Faculty of Mathematics, Computer Science and Natural Sciences
HLTPR - Human Language Technology and Pattern Recognition
RWTH Aachen University
Title: Automatic Speech Recognition based on Neural Networks
In automatic speech recognition, as in many areas of machine learning, stochastic modeling relies on neural networks more and more. Both in acoustic and language modeling, neural networks today mark the state of the art for large vocabulary continuous speech recognition, providing huge improvements over former approaches that were solely based on Gaussian mixture hidden markov models and count-based language models. We give an overview of current activities in neural network based modeling for automatic speech recognition. This includes discussions of network topologies and cell types, training and optimization, choice of input features, adaptation and normalization, multitask training, as well as neural network based language modeling. Despite the clear progress obtained with neural network modeling in speech recognition, a lot is to be done, yet to obtain a consistent and self-contained neural network based modeling approach that ties in with the former state of the art. We will conclude by a discussion of open problems as well as potential future directions w.r.t. to neural network integration into automatic speech recognition systems.
NNG Software Developing and Commercial Llc.
Title: Speech Recognition Challenges In The Car Navigation Industry
Until a few decades ago, machines talking and understanding human speech were only the subject of science fiction. Nowadays, Text to Speech (TTS) and Automatic Speech Recognition (ASR) became reality, but they are still being considered to be fancy. Automotive infotainment is a selling point for car manufacturers, it is a symbol of being hi-tech, and car commercials often feature the display of the head unit for a few seconds. As avoiding Driver Distraction has grown a major design aspect, Speech Recognition is becoming trendy and almost compulsory. But let us see how far we have gotten.

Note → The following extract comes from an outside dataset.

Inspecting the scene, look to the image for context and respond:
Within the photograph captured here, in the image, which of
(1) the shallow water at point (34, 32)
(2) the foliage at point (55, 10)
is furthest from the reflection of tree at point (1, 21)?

In the first part, this talk will summarize the most popular Speech features in today's car navigation systems, and will look into the underlying technology, solutions and limitations widely applied in the industry. We will mention typical context designs, dialogue systems and address search, and we will show how the common technology leads to typical HMI solutions. We will point out the possibilities and limitations of on-board and server-based recognition, and consider why we will need to resort to exclusively offline solutions for a while in this industry.
At this point we will have an overview of the ingredients, so the talk will focus on problematic and sub-optimal ASR features requested by automotive manufacturers, explaining why they negatively affect recognition accuracy. A workaround often leads to troublesome and seemingly unnecessary questions for the user, so it is not easy to compromise. In the last part, we will examine a certain address search scenario which is trivial for users, and is feasible with a server-based recognizer, however being an open question as of 2016 when done offline.
Speech Processing Lab, Trinity College Dublin
Title: Machine Processing of Dialogue States; Speculations on Conversational Entropy
This talk will describe our approach to conversational speech synthesis, illustrated with examples from the Herme dialogues.
Herme was a small device that initiated conversations with passers-by in the Science Gallery at Trinity College in Dublin and managed to engage the majority in short conversations lasting up to about three minutes. Experience from that data collection and analyses of human-human
conversational interactions has led us to propose a theory of Conversational Entropy wherein tight couplings become looser through time as topics decay and are refreshed by topic changes and conversational restarts. Laughter is a particular cue to this decay mechanism and might provide sufficient information for machines to intrude into human conversations without causing particular offense.